La sociedad que presenta más similitudes con la humana dentro del reino animal es, con bastante diferencia, la de las abejas melíferas. Un insecto gregario y constructor, que se organiza bajo un sistema de castas fuera del cual les resulta imposible sobrevivir individualmente. Existen tres castas bien diferenciadas y cada una de ellas tiene una función precisa dentro de la colmena a saber: los zánganos encargados de fecundar a la abeja reina, una vez cumplen su cometido mueren inmediatamente, las abejas obreras encargadas de fabricar los panales, recolectar la miel y como defensoras de la seguridad y el orden en la colmena, y finalmente están las abejas reinas que se encargan de la reproducción y de la organización y coordinación de toda la colmena. Normalmente sólo una o a lo sumo dos abejas reinas no vírgenes pueden cohabitar en una colmena. La abeja como tal es una de las piezas claves de todo el sistema natural en la tierra pues de ella depende la polinización de muchos tipos de cultivos.


De la misma forma el ser humano es un animal social, gregario y constructor que se organiza en castas y que facilmente se pueden asimilar éstas a las de las abejas donde las obreras son el grueso de la clase trabajadora, los zánganos son, por decirlo de alguna forma, el mundo de la farándula y el espectáculo, y finalmente las abejas reinas vírgenes la clase política, mientras que las élites en la sombra serían las abejas reinas activas.


Algún ingenuo habrá que piense que la humanidad es mucho más compleja y caótica, que sus roles no están tan predeterminados, que existen diferentes modelos políticos.
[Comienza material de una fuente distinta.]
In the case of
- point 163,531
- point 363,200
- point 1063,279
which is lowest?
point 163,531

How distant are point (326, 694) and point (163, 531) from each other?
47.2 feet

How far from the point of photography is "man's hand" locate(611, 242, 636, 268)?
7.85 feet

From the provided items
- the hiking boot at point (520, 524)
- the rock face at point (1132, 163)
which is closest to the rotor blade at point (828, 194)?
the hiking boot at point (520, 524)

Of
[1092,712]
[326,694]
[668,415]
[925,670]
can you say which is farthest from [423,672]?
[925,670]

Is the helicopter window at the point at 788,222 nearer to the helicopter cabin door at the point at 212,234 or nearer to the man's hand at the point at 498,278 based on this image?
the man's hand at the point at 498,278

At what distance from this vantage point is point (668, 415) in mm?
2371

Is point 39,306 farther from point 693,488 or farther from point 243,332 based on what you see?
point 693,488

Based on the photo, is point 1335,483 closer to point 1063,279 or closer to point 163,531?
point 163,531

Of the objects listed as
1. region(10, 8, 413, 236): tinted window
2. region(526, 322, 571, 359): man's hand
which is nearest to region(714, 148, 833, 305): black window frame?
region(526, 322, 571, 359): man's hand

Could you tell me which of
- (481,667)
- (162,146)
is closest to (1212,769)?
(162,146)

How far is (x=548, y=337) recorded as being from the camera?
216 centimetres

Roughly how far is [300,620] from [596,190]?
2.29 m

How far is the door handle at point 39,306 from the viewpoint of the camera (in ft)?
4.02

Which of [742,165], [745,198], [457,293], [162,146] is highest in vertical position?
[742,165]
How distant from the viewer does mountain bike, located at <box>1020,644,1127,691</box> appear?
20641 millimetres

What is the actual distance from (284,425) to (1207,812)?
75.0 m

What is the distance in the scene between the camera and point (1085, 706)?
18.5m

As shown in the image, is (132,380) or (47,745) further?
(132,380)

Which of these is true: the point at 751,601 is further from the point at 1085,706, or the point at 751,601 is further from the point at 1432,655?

Puro maquillaje para encubrir la cruda realidad; vivimos en una colmena humana y así hay que aceptarlo, y nunca ha existido ni nunca existirá otro sistema a excepción de variaciones sobre el mismo tema.
Otros pueden pensar que las élites han llegado a donde están también por casualidad, que no han sido educadas precisamente para ser élites y que ni mucho menos se han mantenido, durante su juventud, en lugares apartados y exclusivos de la colmena. Ese es el pensamiento típico de una abeja obrera, ni siquiera de un zángano. El sacrificio de la obrera no tendría ningún sentido si supiera que ha sido fríamente calculado por la naturaleza de antemano, de la misma forma, las clases medias de las sociedades humanas han sido condicionadas no ya por las élites, sino por las propias leyes de la naturaleza, para ser los esclavos que soporten las tareas más duras de la colmena en el futuro.


Tampoco faltará el que sea incapaz de entender esta precisa y más que bien intencionada generalización. Será otro pobre iluso sin posibilidad de darse cuenta de que la propia naturaleza y sus mecanismos de supervivencia están basados en la generalización y no en las excepciones.
Es fundamental que se entienda lo siguiente: las leyes naturales son más poderosas incluso que el razonamiento y la aparente libertad de decisión humanos. Pero ¿en qué consisten estas leyes naturales tan impertinentes que son más poderosas que nuestra autonomía y nuestro buen discernimiento? Bien, estas leyes no están al alcance de las abejas obreras sino para que las abejas reina puedan dirigir correctamente el enjambre y sólo ellas son capaces de entenderlas e interpretarlas adecuadamente y nadie más. Motivo por el cual, cosas que para las masas carecen completamente de sentido, para las élites tiene perfecto significado y así es como debe ser.


He visto ultimamente y con motivo de los atentados correlativos de Nueva York, Madrid y Londres, formando más que el triángulo de las Bermudas del misterio, el de las Azores, y también a medida que se agudiza la crisis, cada vez más comentarios de preocupación y teorías de la conspiración floreciendo aquí y allá, y no sin motivo. Lo cuál, para qué negarlo, es totalmente normal en la estructura de la colmena dadas las circunstancias. Se sigue manteniendo un grado alto de analogía con el mundo de las abejas. Para los que todavía no se han dado cuenta, principalmente abejas obreras, el dinero, como la miel, son artificios que sirven al desarrollo y cohesión de la colmena. Ambas especies, abejas y humanos, a título individual bien podrían granjearse sus propios alimentos para sobrevivir sin necesidad de compartirlos con otros en un pool o mercado común. De hecho existen parientes de las abejas que sobreviven sin formar sociedades y que liban directamente de las flores sin necesidad de montarse un tinglado; de la misma forma siempre han existido tribus de seres humanos individualistas y solitarias que se han servido de los mismos mecanismos para sobrevivir. No obstante la colmena tiene unos valores añadidos que no son nada despreciables, el bienestar y la seguridad; un tipo de garantías raras en el "cosmos libre".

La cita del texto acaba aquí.